2 June 2015  •  Author: Victoria White

The National Institute for Health and Care Excellence (NICE) has recommended aflibercept solution for injection (Eylea, Bayer Pharma), and dexamethasone intravitreal implant (Ozurdex, Allergan) as possible treatment options for some people with diabetic macular oedema.

aflibercept

Diabetic macular oedema is a common complication associated with diabetic retinopathy, and is the most common cause of visual impairment in people with diabetes. It develops when blood vessels in the eye are damaged by a continuously high blood sugar level, causing plasma to leak into the eye. Abnormal new blood vessels also form under the retina. This causes a build-up of excess fluid (oedema) in the macular, which is the central part of the retina. The oedema impairs light perception, causing blurred vision. If it is not treated effectively, it can lead to irreversible vision loss.

Aflibercept helps treat swelling in the retina caused by oedema

Aflibercept is a vascular endothelial growth factor (VEGF) inhibitor. It prevents abnormal new blood vessels from forming under the retina. It also helps treat swelling in the retina caused by oedema.

The final draft guidance recommends aflibercept solution for injection as a treatment option in people only if:

  • the eye has a central retinal thickness of 400 micrometres or more at the start of treatment, and
  • the company provides aflibercept with the discount agreed in the patient access scheme.

Dexamethasone inhibits the release of inflammatory compounds that cause damage to the eye

Dexamethasone works by suppressing inflammation and preventing oedema forming in the eye. It reduces plasma leakage from blood vessels and inhibits the release of inflammatory compounds that cause damage to the eye.

In the second piece of final draft guidance, dexamethasone intravitreal implant is recommended as a treatment option in people only if:

  • the implant is to be used in an eye with an intraocular (pseudophakic) lens, and
  • their diabetic macular oedema does not respond to non-corticosteroid treatment or such treatment is unsuitable.

The dexamethasone intravitreal implant is injected into the eye, with each implant delivering around 700 micrograms of dexamethasone to the back of the eye over a period of 6 months or more. The implant remains in the vitreous for up to 270 days before fully dissolving. Re-treatment can be performed after approximately 6 months if the patient experiences decreased vision with or without an increase in retinal thickness with recurrent or worsening diabetic macular oedema.

Professor Carole Longson, Health Technology Evaluation Centre Director at NICE said, “NICE is pleased to give the green light to both dexamethasone intravitreal implant and aflibercept as treatment options for some people with diabetic macular oedema in final draft guidance. The condition affects around 189,000 people with diabetes in the UK, and can have a substantial negative impact on quality of life and daily activities. These decisions will therefore be welcome news to both patients and healthcare professionals alike.”

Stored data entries
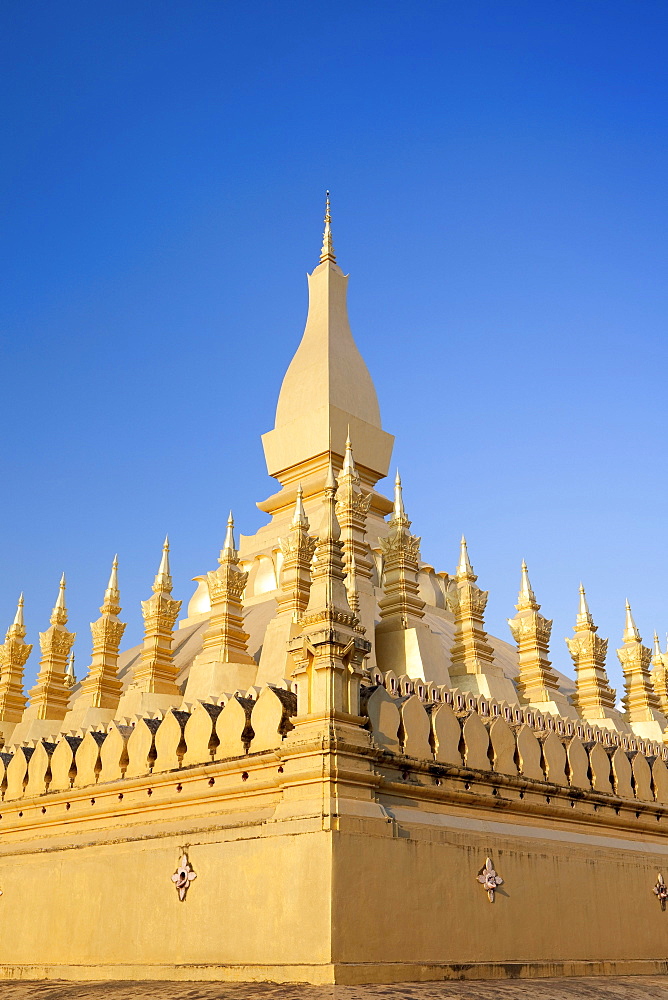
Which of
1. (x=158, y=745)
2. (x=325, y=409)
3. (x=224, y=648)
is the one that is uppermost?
(x=325, y=409)

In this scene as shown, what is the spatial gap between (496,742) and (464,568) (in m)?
9.86

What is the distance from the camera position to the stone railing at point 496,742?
432 inches

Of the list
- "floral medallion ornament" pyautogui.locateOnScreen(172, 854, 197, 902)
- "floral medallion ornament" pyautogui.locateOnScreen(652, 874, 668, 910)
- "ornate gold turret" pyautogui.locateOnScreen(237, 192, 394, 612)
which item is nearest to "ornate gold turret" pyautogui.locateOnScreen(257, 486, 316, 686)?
"ornate gold turret" pyautogui.locateOnScreen(237, 192, 394, 612)

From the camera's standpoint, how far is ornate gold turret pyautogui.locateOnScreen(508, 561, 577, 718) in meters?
21.7

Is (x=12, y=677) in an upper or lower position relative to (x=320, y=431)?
lower

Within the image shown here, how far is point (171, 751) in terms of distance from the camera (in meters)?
11.8

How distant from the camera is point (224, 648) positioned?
19250 mm

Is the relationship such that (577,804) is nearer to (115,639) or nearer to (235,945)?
(235,945)

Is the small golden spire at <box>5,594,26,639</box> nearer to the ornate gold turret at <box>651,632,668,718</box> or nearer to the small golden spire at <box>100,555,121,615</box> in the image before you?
the small golden spire at <box>100,555,121,615</box>

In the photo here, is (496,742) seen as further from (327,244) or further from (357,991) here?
(327,244)

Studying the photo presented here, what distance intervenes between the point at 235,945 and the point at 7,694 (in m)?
14.5

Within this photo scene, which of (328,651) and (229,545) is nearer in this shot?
(328,651)

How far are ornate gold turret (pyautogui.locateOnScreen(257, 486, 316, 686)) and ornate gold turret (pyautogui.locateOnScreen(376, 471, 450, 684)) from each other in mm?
1746

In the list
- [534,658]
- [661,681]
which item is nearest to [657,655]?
[661,681]
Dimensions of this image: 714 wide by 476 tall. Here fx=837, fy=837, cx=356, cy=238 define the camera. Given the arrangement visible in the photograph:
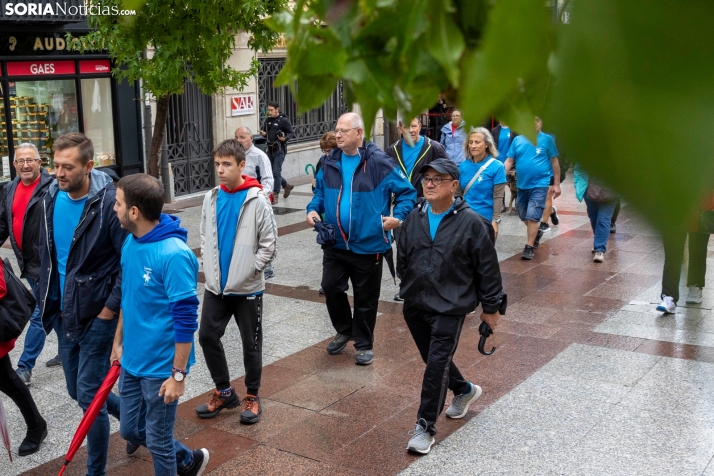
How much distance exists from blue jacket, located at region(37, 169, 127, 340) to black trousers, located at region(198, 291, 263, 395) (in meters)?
1.06

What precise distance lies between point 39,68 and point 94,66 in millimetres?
1306

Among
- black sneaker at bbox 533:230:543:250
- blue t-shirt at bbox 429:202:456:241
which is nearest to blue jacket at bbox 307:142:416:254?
blue t-shirt at bbox 429:202:456:241

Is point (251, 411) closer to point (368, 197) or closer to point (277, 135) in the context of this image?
point (368, 197)

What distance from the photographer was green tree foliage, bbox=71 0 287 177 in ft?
27.6

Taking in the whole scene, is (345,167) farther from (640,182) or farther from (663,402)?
(640,182)

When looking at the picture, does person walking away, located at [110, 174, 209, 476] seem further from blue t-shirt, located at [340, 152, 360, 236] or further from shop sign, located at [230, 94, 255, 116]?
shop sign, located at [230, 94, 255, 116]

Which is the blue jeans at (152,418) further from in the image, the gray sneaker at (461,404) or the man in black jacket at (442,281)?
the gray sneaker at (461,404)

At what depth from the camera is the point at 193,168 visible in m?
18.2

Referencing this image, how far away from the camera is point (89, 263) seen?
4.82 metres

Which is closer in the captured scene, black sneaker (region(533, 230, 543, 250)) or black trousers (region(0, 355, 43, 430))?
black trousers (region(0, 355, 43, 430))

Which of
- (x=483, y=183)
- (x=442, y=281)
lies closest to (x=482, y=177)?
(x=483, y=183)

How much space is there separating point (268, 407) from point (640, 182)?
580cm

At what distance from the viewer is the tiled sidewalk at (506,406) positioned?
16.9 feet

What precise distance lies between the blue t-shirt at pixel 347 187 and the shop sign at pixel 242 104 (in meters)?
12.2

TASKS>
• a. Using the diabetic macular oedema article, repeat word for word the passage between "The National Institute" and "with diabetic macular oedema.", inclusive.
• b. List every condition that the diabetic macular oedema article sets out for recommending aflibercept or the dexamethasone intravitreal implant.
• c. Answer these questions from the diabetic macular oedema article:
(i) About how many people with diabetes in the UK does the condition affect?
(ii) For how long does the dexamethasone implant remain in the vitreous before fully dissolving?
(iii) What kind of inhibitor is aflibercept?

SOLUTIONS TO THE TASKS>
• a.
The National Institute for Health and Care Excellence (NICE) has recommended aflibercept solution for injection (Eylea, Bayer Pharma), and dexamethasone intravitreal implant (Ozurdex, Allergan) as possible treatment options for some people with diabetic macular oedema.

• b.
- The eye has a central retinal thickness of 400 micrometres or more at the start of treatment (aflibercept).
- The company provides aflibercept with the discount agreed in the patient access scheme (aflibercept).
- The implant is to be used in an eye with an intraocular (pseudophakic) lens (dexamethasone).
- The diabetic macular oedema does not respond to non-corticosteroid treatment, or such treatment is unsuitable (dexamethasone).

• c.
(i) Around 189,000
(ii) Up to 270 days
(iii) A vascular endothelial growth factor (VEGF) inhibitor